──────── DOCUMENT EXCERPT ────────

It's not that I hate babies, because babies are super cute. The cheeks, those little sweatshirts with animal hoodies, all the firsts, and how sweet they feel when they nap on you. Don't forget, though, the total and complete incapability to control their bodily functions, their lack of concern about sleep, and the fact that they really don't communicate all that effectively. 

Toddlers? My toddler was a gem- never once did he throw one of those nightmarish fits and he was capable of doing very quiet, tedious activities like putting stickers on paper for hours. Watching them learn so much about the world is absolutely delightful and hearing them talk is the best. But, still. They need help with EVERYTHING. I mean, sometimes I don't want to put shoes on another person. Put on your own shoes. It's not that hard. 

Then, they become tiny people! Hooray! They're housebroken, then dress themselves, they put cream cheese on their bagels, they have conversations with you, their hobbies start emerging, and you can rationalize with them (most of the time). It's great.

────────

PARTS OF THE EXERCISE:
- A) Answer these questions from the parenting text:
(i) What quiet activity could the writer's toddler keep at for hours?
(ii) What do the older kids put on their bagels?
(iii) What kind of sweatshirts does the text mention babies wearing?
- B) Extend the parenting text onward from its final sentence.

──────── SUPPLIED DATA ────────

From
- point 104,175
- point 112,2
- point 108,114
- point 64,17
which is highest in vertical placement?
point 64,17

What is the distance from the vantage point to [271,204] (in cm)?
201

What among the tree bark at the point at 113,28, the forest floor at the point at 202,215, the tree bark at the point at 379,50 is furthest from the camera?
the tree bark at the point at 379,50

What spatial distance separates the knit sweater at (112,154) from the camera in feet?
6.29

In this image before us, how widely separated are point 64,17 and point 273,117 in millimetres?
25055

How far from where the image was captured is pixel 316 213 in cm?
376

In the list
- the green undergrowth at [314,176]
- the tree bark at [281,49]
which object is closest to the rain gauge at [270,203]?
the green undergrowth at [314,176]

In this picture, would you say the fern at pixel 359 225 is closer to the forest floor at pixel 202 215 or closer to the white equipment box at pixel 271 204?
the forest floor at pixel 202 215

────────

RESULTS OF THE EXERCISE:
- A)
(i) Putting stickers on paper.
(ii) Cream cheese.
(iii) Little sweatshirts with animal hoodies.

- B)
I've worked with all ages of elementary between teaching, student teaching, subbing, and whatnot, and I've been at the high school level for more than a decade. I know that aging doesn't make kids void of flaws, and there are always hiccups along the way. There are many inevitable, uncomfortable things headed my way in the years to come, I know. 

But still.

I'm glad I don't have a baby anymore. Maybe it's because I waited until I was thirty to have a kid and had a good, long taste of comfortable adult life while not being responsible for a human. Maybe it's how I'm wired? It's not that I'm not maternal, because I think I am, and it's not that I hated pregnancy, because mine was fine. I just love not being responsible for an super tiny creature and I thoroughly enjoy seeing my son become more grown up. 

Ultimately, it's a commentary on motherhood, and out society's expectations of women. We're supposed to make comments about our ovaries aching at baby showers and get weepy when looking at old pictures of our little munchkins. Taking it a step further, we're supposed to want babies in the first place, and at least two, since we'd never want our first o be *gasp* not have sibling (please, so many people don't even really like their siblings, ever- not me, I love mine). Don't even get me started on whether we're supposed to do crying it out, institute allowances, fight with our spouses in front of our kids, or any of the other seven million things people have such strong opinions on. 

(If I was grading this, I'd give it an abysmal score for staying on topic and being organized)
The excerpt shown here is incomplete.